Het Observatorium is het oudste landschapskunstwerk in de provincie. Het kunstwerk functioneert als zonne-vizier. Dit betekent dat het Observatorium voor de mens goed toegankelijk moet zijn om de zons- op en ondergangen waar te kunnen nemen. Ook het kunstwerk zelf moet in goede staat worden gehouden en de doorzichten (vanuit de vizieren) moeten open blijven.

Het Flevo-landschap wil het kunstwerk ook voor generaties na ons behouden. Behalve het behoud van het kunstwerk, moet deze ook aantrekkelijker worden om te bezoeken. Dit is in overeenstemming met het gedachtengoed van Robert Morris. Het kunstwerk moet namelijk stimuleren tot het waarnemen van de omgeving (lopen, kijken).

Om dit te kunnen realiseren, moet het kunstwerk en het omliggende gebied goed onderhouden blijven. Dit doen wij bijvoorbeeld door de aarden wallen te herprofileren, de wateroverlast op het maaiveld aan te pakken en de greppels uit te diepen.

Ook moet de bezoeker worden uitgedaagd om een kijkje te gaan nemen. Dit doen wij door het terrein zo in te richten dat de bezoeker vanuit een donkere, met bos en struweel besloten entree langzaam kennis te laten maken met het kunstwerk, waar licht, openheid en weidsheid centraal staan.
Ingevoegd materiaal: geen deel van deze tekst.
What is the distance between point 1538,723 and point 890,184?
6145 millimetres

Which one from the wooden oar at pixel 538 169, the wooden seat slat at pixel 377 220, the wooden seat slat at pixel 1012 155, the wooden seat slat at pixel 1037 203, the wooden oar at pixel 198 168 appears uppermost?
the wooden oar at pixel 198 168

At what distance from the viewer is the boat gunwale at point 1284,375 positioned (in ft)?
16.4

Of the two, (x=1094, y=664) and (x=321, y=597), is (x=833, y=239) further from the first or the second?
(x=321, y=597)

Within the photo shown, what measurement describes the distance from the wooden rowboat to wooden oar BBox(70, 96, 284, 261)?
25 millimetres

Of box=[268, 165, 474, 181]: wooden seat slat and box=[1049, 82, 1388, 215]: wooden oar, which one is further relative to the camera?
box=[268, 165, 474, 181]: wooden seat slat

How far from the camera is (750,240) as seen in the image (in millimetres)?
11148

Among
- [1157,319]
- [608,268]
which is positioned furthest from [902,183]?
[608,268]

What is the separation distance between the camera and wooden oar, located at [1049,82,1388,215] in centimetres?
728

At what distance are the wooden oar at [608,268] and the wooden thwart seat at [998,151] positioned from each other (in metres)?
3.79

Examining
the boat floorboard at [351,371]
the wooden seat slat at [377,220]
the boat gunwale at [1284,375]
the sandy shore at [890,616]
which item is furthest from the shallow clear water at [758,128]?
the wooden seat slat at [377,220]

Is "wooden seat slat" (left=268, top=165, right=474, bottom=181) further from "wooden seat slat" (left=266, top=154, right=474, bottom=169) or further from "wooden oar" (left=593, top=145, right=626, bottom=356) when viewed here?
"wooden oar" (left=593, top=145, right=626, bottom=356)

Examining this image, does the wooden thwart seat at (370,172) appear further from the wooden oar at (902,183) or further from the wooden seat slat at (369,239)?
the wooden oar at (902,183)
Omdat in 2017 het 40 jaar geleden is dat het Observatorium is opgericht, is dit een jubileumjaar. Samen met verschillende betrokken organisaties streven wij ernaar het Observatorium bij een breed publiek onder de aandacht te brengen als uniek landschapskunstwerk.

Hebt u vragen of wilt u reageren? Mail dan naar info@flevolandschap.nl

In 2016 is het beheerplan voor de Casteleynsplas vastgesteld.

De Casteleynsplas is een middelgroot natuurgebied. Het ligt midden in de Noordoostpolder, als stapsteen en spin in het web langs verschillende verbindingszones. Het gebied ligt tegen de Wellerwaard aan en is de natuurlijke tegenhanger van dit recreatieve gebied.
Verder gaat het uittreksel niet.